> **What to produce**: Nothing but the lines from the one containing "order: Artiodactyla" to the end of the data should be copied, exactly, and the pictures stay out.

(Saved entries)
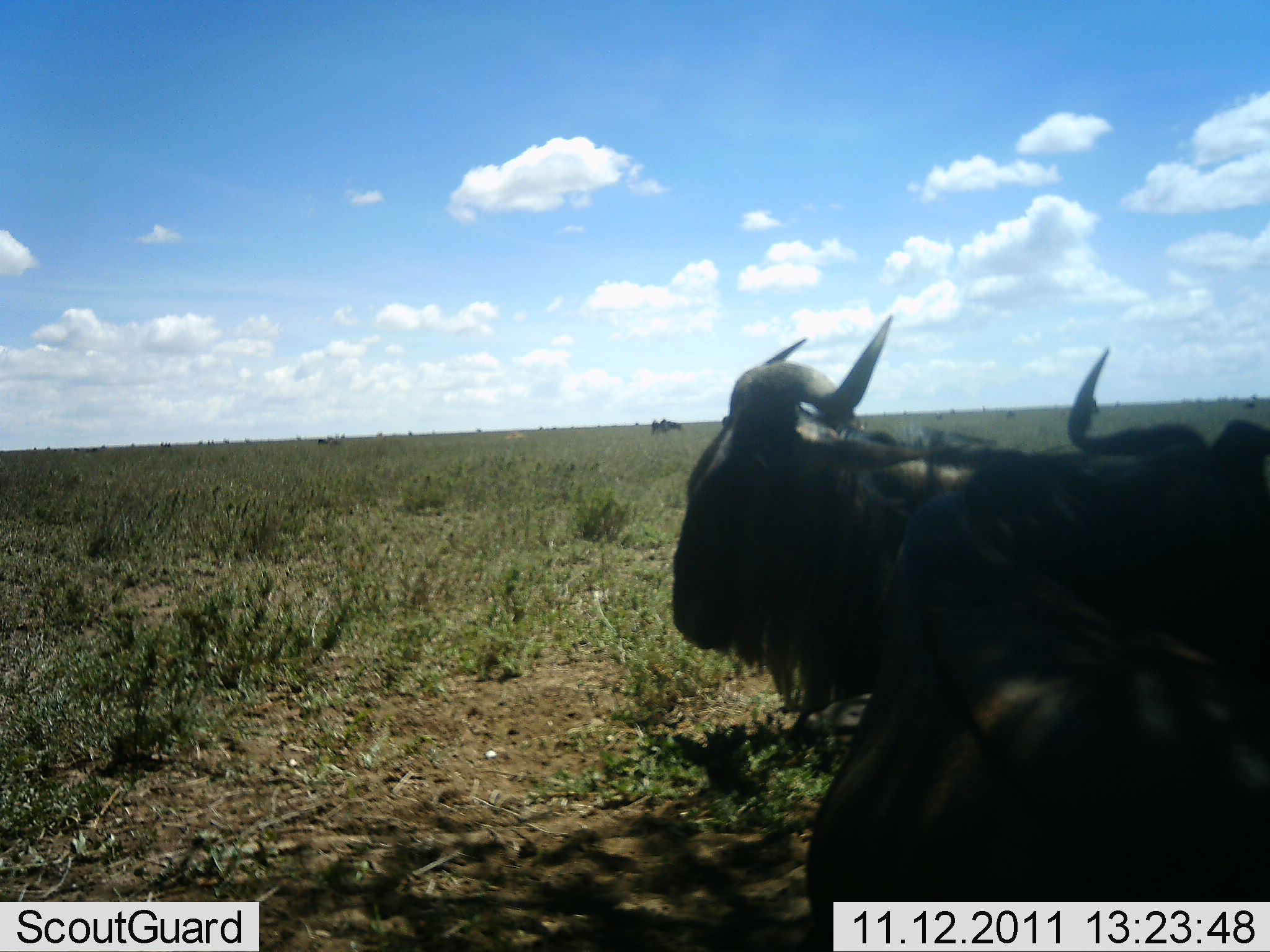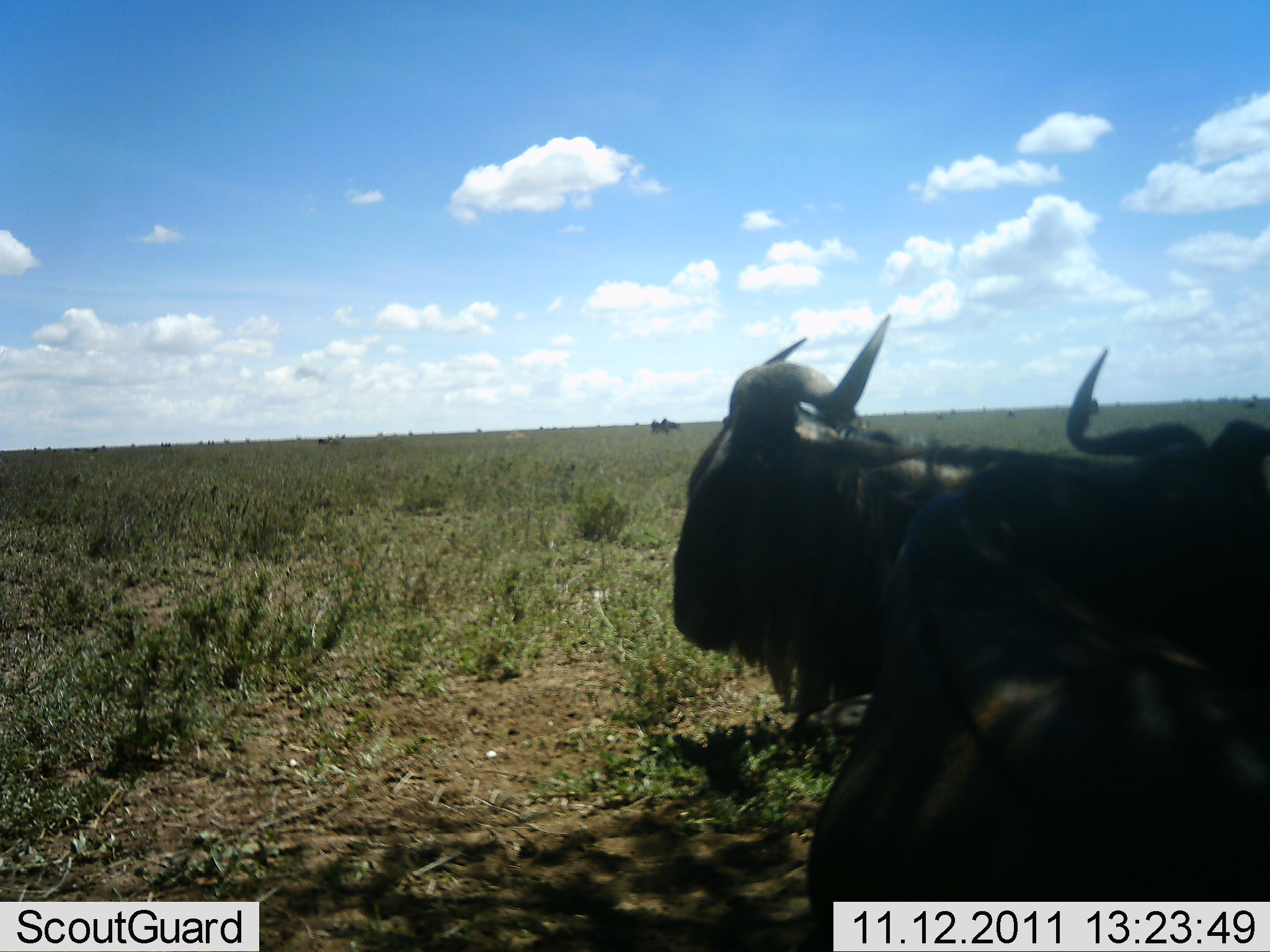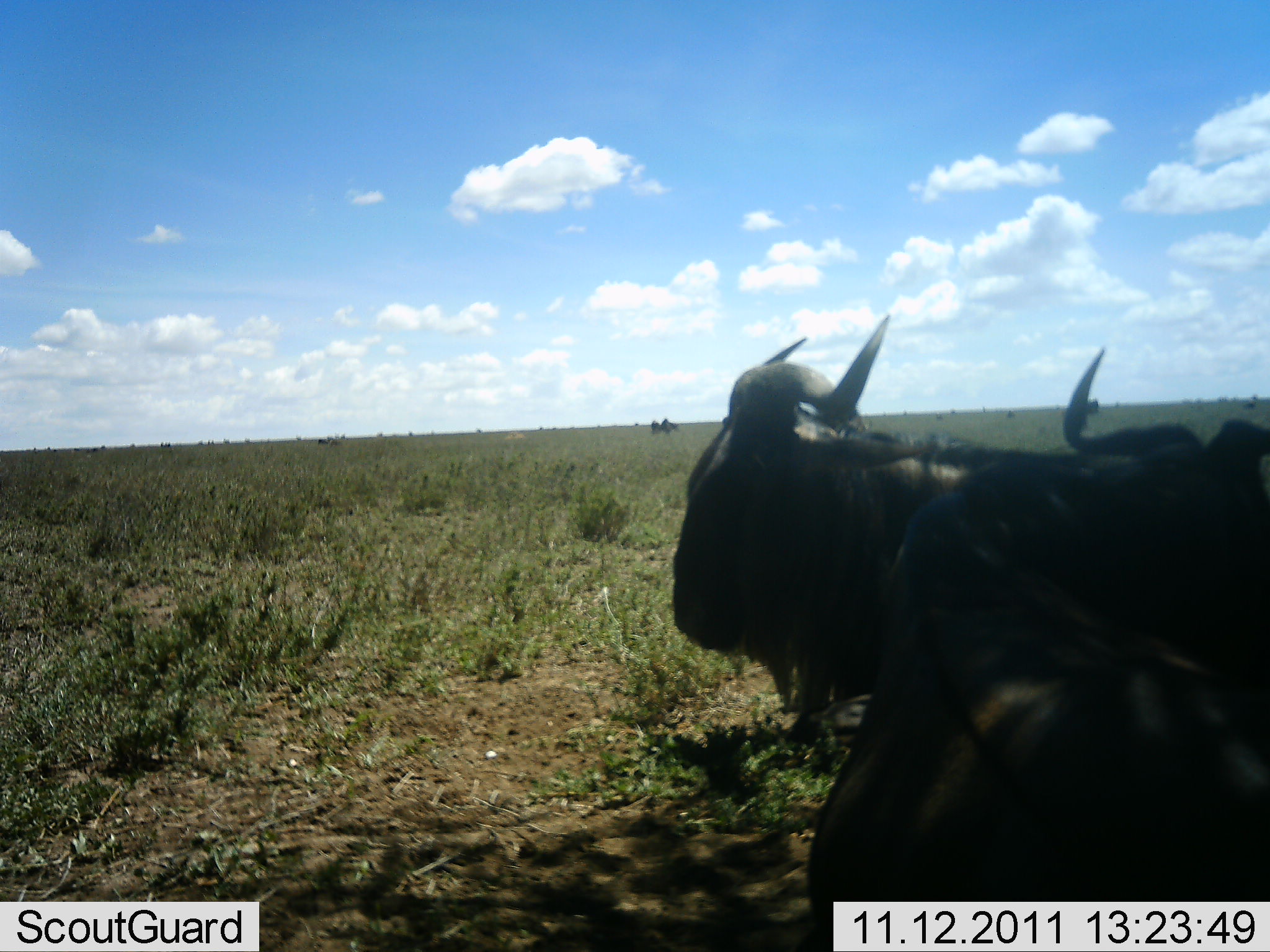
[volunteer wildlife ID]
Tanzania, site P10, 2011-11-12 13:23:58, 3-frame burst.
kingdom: Animalia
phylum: Chordata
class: Mammalia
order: Artiodactyla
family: Bovidae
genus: Connochaetes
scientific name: Connochaetes taurinus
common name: blue wildebeest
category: wildebeest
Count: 2.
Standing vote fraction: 56%.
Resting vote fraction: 61%.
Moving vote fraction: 0%.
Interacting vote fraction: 11%.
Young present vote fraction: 0%.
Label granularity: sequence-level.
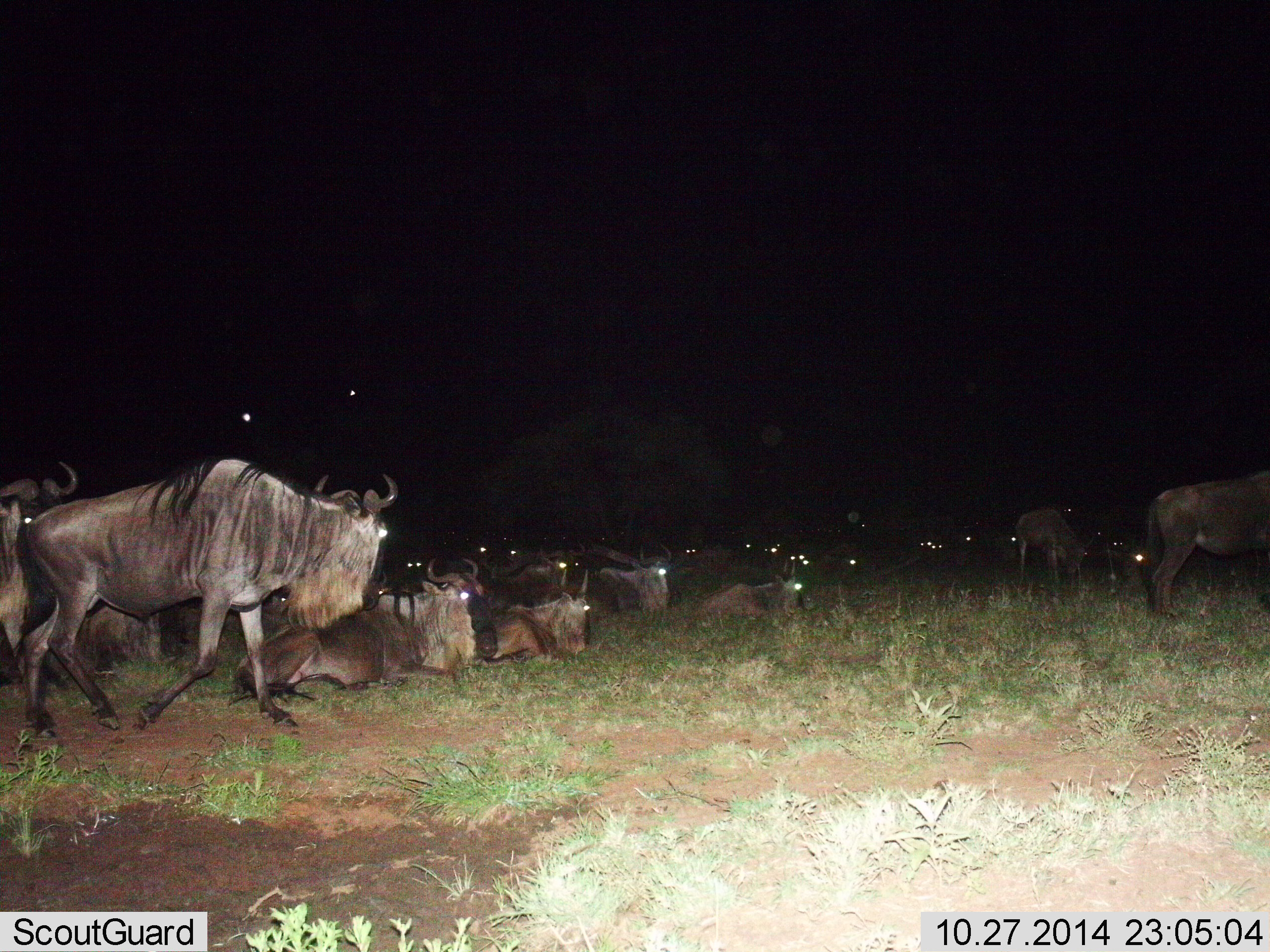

> **Solved exercise**:
order: Artiodactyla
family: Bovidae
genus: Connochaetes
scientific name: Connochaetes taurinus
common name: blue wildebeest
category: wildebeest
Count: 2.
Standing vote fraction: 56%.
Resting vote fraction: 61%.
Moving vote fraction: 0%.
Interacting vote fraction: 11%.
Young present vote fraction: 0%.
Label granularity: sequence-level.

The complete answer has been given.